Absolute power? Coup? To the barricades, comrades! ¡No pasaran!

On second thoughts, don't worry. It's only Sidney Blumenthal in the Guardian. Talking about filibusters rather than the Last Days of American Democracy, although you wouldn't guess that from lines like "sheer force would prevail". Here he is:

Historically, it [the filibuster] was used by southern senators to block civil rights legislation. In the first two years of the Clinton presidency, the Republicans deployed 48 filibusters, more than in the entire previous history of the Senate, to make the new Democratic chief executive appear feckless. The strategy was instrumental in the Republican capture of the Congress in 1994. By depriving the Democrats of the filibuster, Bush intended to transform the Senate into his rubber stamp.

For many senators the fate of the filibuster was only superficially about an arcane rule change. And shameless hypocrisy was the least of the problem. (Frist, like most Republicans in favour of the nuclear option, had enthusiastically filibustered against Clinton's court nominees, 65 of which were blocked from 1995-2000.)
Shameless hypocrisy, eh? Look again at the first line of the quote above: the filibuster "... was used by southern senators to block civil rights legislation."

Now what party might these "southern senators" have belonged to, Mr Blumenthal? Maybe we could ask some venerable senators:

Over the weekend, two elders, Senator Robert Byrd, Democrat of West Virginia, and Senator John Warner, Republican of Virginia, pored over the federalist papers, written by the constitutional framers, to refresh their thinking about the inviolability of the Senate.
I don't know how much John Warner needs to "refresh his thinking" but Senator Byrd, in particular might be jogged into remembering...

Yeah, yeah. It was a long time ago. If I am to remind everyone that the US Civil Rights Act of 1964 was opposed by Southern Democrats, let it also be said that it was initiated by Northern Democrats (and passed with the help of the Republicans.) Byrd himself is quite reformed now, I hear, and popular with many black voters.

My complaint is this. If you are going to talk about hypocrisy regarding filibusters, don't leave out your own party's hypocrisy. (Mr Blumenthal was once President Clinton's senior adviser.) Yet a lot of people seem to go oddly vague on what party Byrd and his ilk belonged to despite being more than happy to talk about the great days of the Civil Rights era generally.

In fact my complaint is that I could without effort find the material to write a post like this around once a month - and that's just from the British media. I wrote a very similar post for Biased BBC earlier this month. Same basic situation: the BBC's Justin Webb indulged a bunch of folksy filibusterin' reminiscence from Senator Byrd without ever mentioning what Byrd was trying to do by speaking for fourteen hours and thirteen minutes, or what the filibuster is best known for.

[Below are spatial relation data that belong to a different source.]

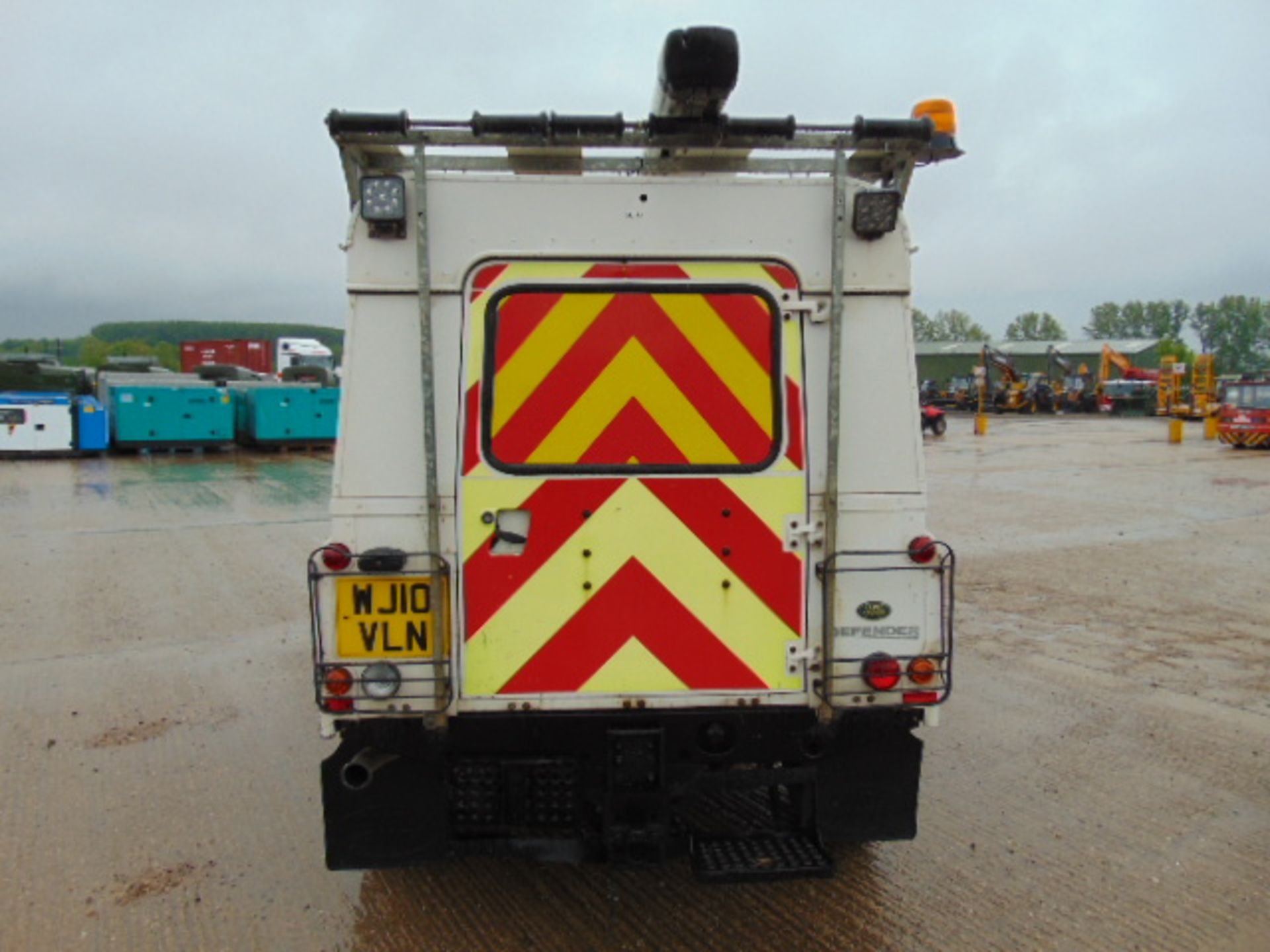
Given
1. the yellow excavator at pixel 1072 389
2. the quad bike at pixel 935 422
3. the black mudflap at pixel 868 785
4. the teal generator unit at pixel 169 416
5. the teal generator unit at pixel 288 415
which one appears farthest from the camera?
the yellow excavator at pixel 1072 389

Most British people have only heard of the filibuster at all in the context of the Civil Rights Acts of 1957 and 1964. I've read, as it happens, many UK GCSE textbooks on twentieth century history. One of the popular options for study is the Depression, another is the Civil Rights struggle. Maybe I'll supply quotes in a future post, but let me tell you now one thing they all have in common: no kid leaves the chapter on the Depression without knowing that President Hoover was a BAD president and he was a REPUBLICAN. Yet when it comes to the Civil Rights struggle in the next chapter a certain coyness comes over the same writers. They don't exactly conceal that Robert Byrd or Strom Thurmond were Democrats (no need to tell me that Thurmond changed to Republican later) but a kid needs to be attentive to pick it up. The books prefer to dwell on Byrd and Thurmond's geographical origin. Southern senators.